There is not expected to be an earnings rebound either. Second quarter earnings are expected to increase at a similar 4.8% clip. A small acceleration is expected in the third quarter, but only to 6.4%. The market has been able to shrug off the drop in earnings growth estimates mainly because the surge in earnings from the energy and materials sectors was discounted by investors as they put a discounted multiple on those peak earnings. As an example, ExxonMobile's PE ratio has dropped from about 15 two years ago to less then 12 now.

KB Homes reported fourth quarter earnings this week.

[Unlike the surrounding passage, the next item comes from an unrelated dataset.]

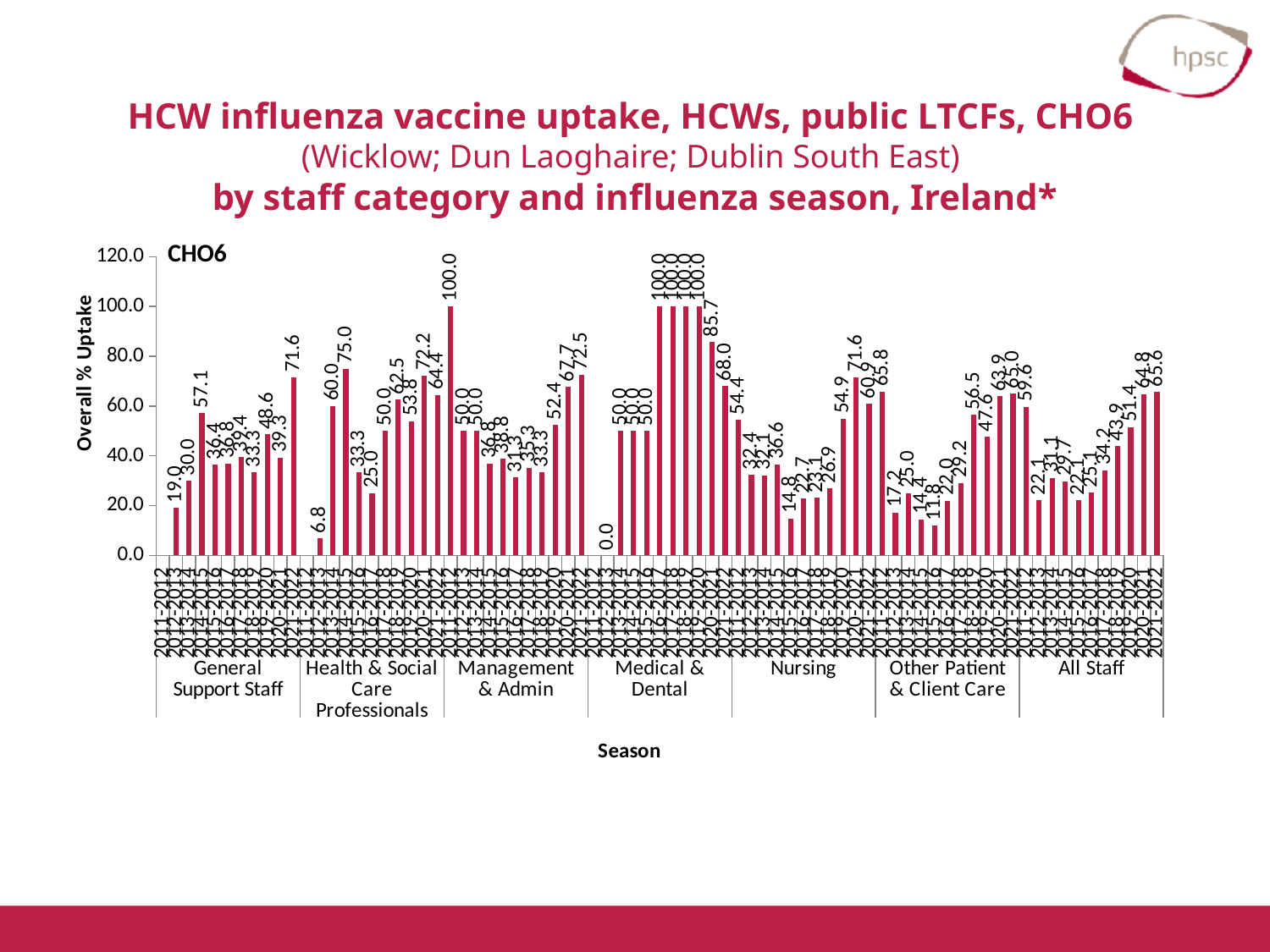
Do the values in the All Staff group generally rise or fall from left to right? Rise What is the highest value in the Nursing group? 71.6 What is the title of the vertical axis? Overall % Uptake What is the lowest value shown on the chart, and in which staff category group does it appear? 0.0, Medical & Dental What is the highest value shown on the chart? 100.0 How many staff category groups are shown along the x axis? 7 What is the value of the last bar in the All Staff group? 65.6 What is the value of the first bar in the Health & Social Care Professionals group? 6.8 What type of chart is shown on the slide? Bar chart Which is larger: the last bar in the Nursing group or the last bar in the Other Patient & Client Care group? Other Patient & Client Care What is the lowest value in the Other Patient & Client Care group? 11.8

The homebuilder reported land impairments of $343.3 million, which caused a loss of $0.64 per share. Homebuilding revenue increased 9%, which was almost evenly split between an increase in units (+5%) and price (+4%). The Southeast was the strongest region with a 29% increase in revenue. Net orders dropped 38%, due in part to a 48% cancellation rate. While its cancellation rate was higher than most of its competitors, it was down from the 53% reported in the third quarter, but significantly higher than last year's 31%. The drop in orders also caused its backlog to fall by 35% compared to last year. The average price in backlog fell 3%, which will pressure margins during the coming quarters. While homebuilders have gotten the benefit of the doubt on the predictions of the bottom in the housing market, the facts do not necessarily point to that. A few weeks ago the Census Bureau reported that there were 2.1 million vacant homes for sale, or about 2.7% of the housing stock. This is significantly higher than previous reports, which have topped out at 2%.

The bout of cold weather late in January boosted montly same store sales. According to Thompson Financial, same store sales increased 3.9% in January and were up 5.2% excluding Wal-Mart. Estimates were for 3.1% and 4.2% respectively. Moreover, 63% of retailers exceeded analysts' estimates. Department store same store sales had the largest acceleration from December and from last year, up 6.6% compared to 3.6% last month and 2.3% last January. The government data also showed that retail sales held up in January. Compared to last year, retail sales increased 4.3% and increased 5.0% excluding auto sales. That was the quickest pace since August 2006. Clothing stores posted a 6.0% increase in sales. Department stores sales were up 1.9%, matching the strongest year-over-year gain since June 2005. General merchandise sales were also strong, up 6.9%. That was the largest increase since April 2006. It is worth noting that restaurants sales decelerated notably, posting a 5.2% increase, the weakest since February 2005. We have been paying close attention to restaurant sales, since this is the most discretionary purchase consumers can make.